# FINANCE 781:   Exam 2024, Numerical Questions 

### Question 1


Let y = [4,6,3,6,10] and x = [3,6,9,4,9]. 

If we perform an ordinary least squares (OLS) regression of y on x, what is the root mean squared error (RMSE) on the training data?


In [None]:
import numpy as np
from sklearn.linear_model import LinearRegression

# Given data
y = np.array([4, 6, 3, 6, 10])
x = np.array([3, 6, 9, 4, 9]).reshape(-1, 1)

# Fit the OLS regression model
model = LinearRegression().fit(x, y)

# Predict the y values
y_pred = model.predict(x)

# Calculate the residuals
residuals = y - y_pred

# Compute the RMSE
rmse = np.sqrt(np.mean(residuals**2))
rmse

### Question 2

You define PCA_3 as a function that applies principal components analysis (PCA) to a dataset and then retains the first 3 principal components as a new dataset.

Consider that you apply PCA_3 to a dataset comprised of stock market returns from companies listed on the S&P 500 index, and you label the resulting dataset df_PC.  
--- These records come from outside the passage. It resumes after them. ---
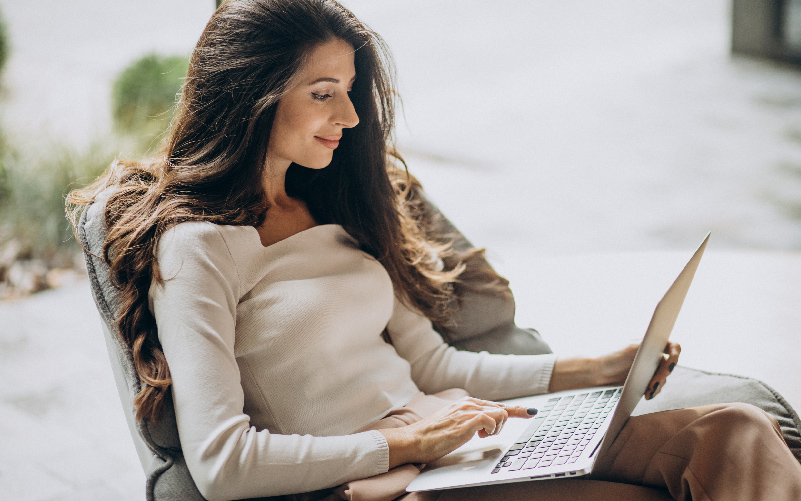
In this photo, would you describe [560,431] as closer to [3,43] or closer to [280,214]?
[280,214]

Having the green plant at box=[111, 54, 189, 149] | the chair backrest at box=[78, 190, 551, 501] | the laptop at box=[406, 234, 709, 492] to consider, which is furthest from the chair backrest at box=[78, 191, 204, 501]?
the green plant at box=[111, 54, 189, 149]

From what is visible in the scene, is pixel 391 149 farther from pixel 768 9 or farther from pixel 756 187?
pixel 768 9

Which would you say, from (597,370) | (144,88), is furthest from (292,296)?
(144,88)

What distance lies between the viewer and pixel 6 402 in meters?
2.73

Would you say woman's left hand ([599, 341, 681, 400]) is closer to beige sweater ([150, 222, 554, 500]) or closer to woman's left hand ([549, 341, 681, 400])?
woman's left hand ([549, 341, 681, 400])

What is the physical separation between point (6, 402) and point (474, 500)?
6.99 ft

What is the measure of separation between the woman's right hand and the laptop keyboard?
0.06 metres

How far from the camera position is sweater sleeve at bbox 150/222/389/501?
45.1 inches

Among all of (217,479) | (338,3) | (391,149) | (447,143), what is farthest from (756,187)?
(217,479)

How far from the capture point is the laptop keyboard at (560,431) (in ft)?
3.99

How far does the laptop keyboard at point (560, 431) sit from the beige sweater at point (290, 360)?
0.12 meters

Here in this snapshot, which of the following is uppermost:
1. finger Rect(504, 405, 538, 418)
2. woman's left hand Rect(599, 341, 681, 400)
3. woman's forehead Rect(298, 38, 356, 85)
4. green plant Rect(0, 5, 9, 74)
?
woman's forehead Rect(298, 38, 356, 85)

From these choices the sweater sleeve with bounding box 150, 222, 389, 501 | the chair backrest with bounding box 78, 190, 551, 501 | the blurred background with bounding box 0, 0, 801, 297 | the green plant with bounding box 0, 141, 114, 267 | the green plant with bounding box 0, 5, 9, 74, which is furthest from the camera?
the green plant with bounding box 0, 5, 9, 74

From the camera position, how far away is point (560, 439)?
1290mm
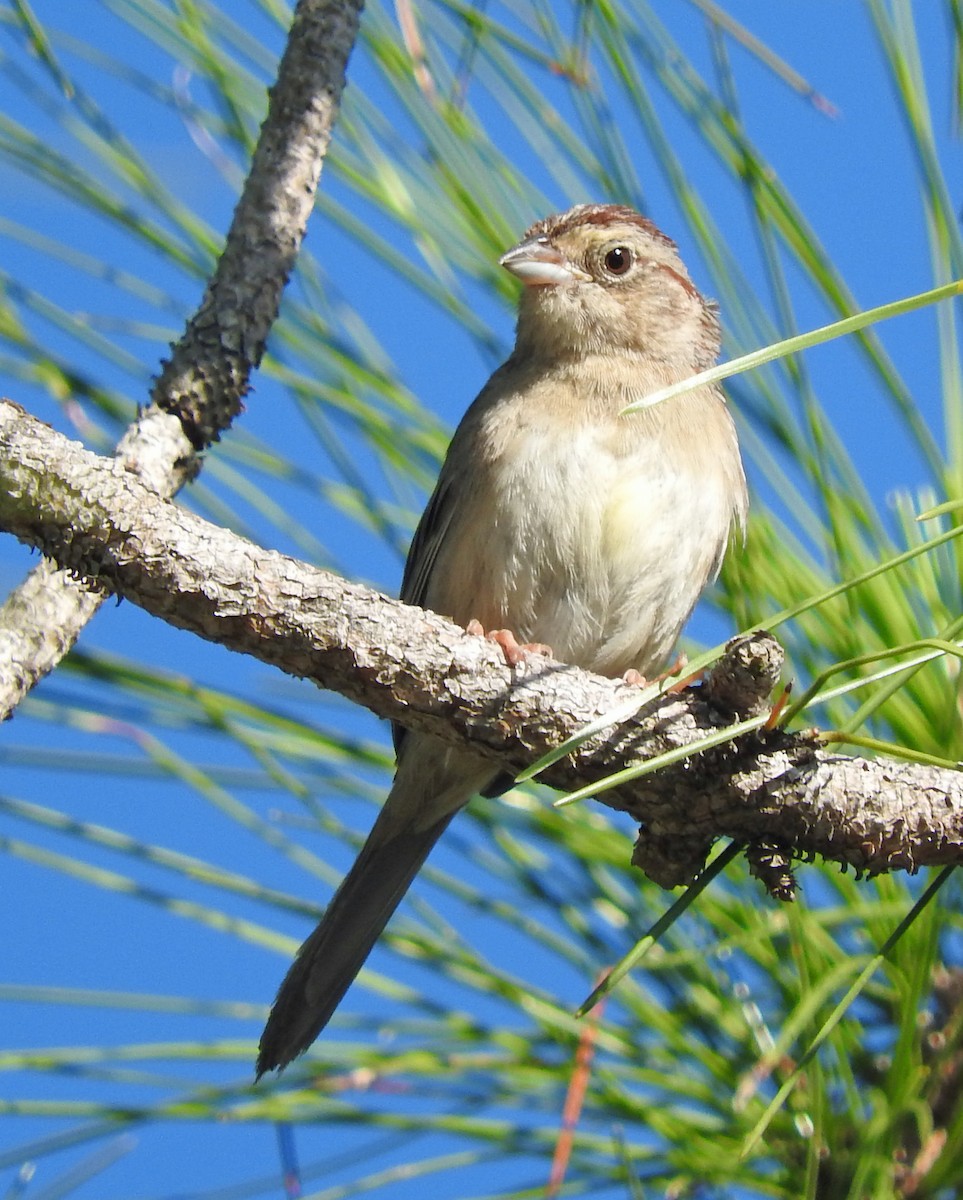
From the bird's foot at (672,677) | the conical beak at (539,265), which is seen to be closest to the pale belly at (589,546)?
the bird's foot at (672,677)

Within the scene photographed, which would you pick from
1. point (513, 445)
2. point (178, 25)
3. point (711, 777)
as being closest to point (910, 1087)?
point (711, 777)

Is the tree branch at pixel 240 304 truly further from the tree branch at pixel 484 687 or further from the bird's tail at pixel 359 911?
the bird's tail at pixel 359 911

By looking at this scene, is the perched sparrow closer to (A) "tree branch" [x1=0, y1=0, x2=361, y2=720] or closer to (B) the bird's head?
(B) the bird's head

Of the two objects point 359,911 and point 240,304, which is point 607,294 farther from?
point 359,911

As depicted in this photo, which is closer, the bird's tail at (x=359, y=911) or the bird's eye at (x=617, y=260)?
the bird's tail at (x=359, y=911)

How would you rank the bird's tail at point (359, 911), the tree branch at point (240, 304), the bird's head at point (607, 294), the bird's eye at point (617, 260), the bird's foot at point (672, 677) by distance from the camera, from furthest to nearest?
the bird's eye at point (617, 260)
the bird's head at point (607, 294)
the bird's tail at point (359, 911)
the tree branch at point (240, 304)
the bird's foot at point (672, 677)

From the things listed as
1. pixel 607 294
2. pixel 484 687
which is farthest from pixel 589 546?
pixel 484 687

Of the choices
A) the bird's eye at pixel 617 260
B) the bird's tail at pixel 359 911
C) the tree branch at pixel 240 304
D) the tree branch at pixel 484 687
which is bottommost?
the bird's tail at pixel 359 911

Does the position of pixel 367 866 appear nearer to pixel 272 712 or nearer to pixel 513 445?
pixel 272 712
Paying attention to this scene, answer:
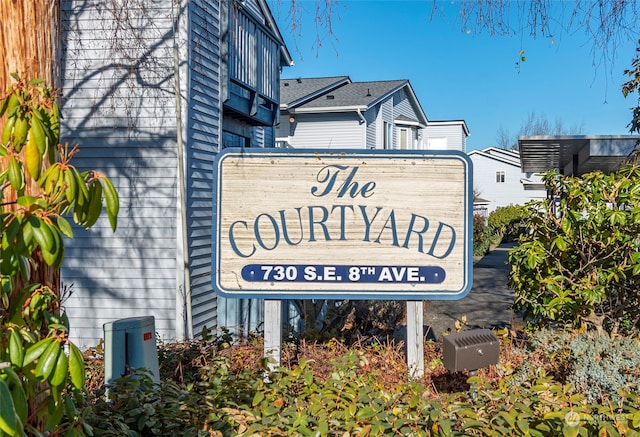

If the first principal component in df_PC explains 0.13 of the total variance in the original dataset, what is the maximum proportion of total variance that all 3 principal components in df_PC could explain?

In [None]:
max_variance = 0.13*3

max_variance

### Question 3

The following training data consists of two features ("momentum" and "investment") and a target variable ("return"):

 

        momentum            investment           return                                
          0.04                0.03                0.07                                
          0.06                0.05                0.08                                
          0.02                0.03                0.05                                
          0.05                0.05                0.06                                
          0.04                0.06                0.05                                
          0.08                0.09                0.11                                
          0.06                0.08                0.06

 

The following regression tree was constructed using the training data above (trained to a maximum depth of 2).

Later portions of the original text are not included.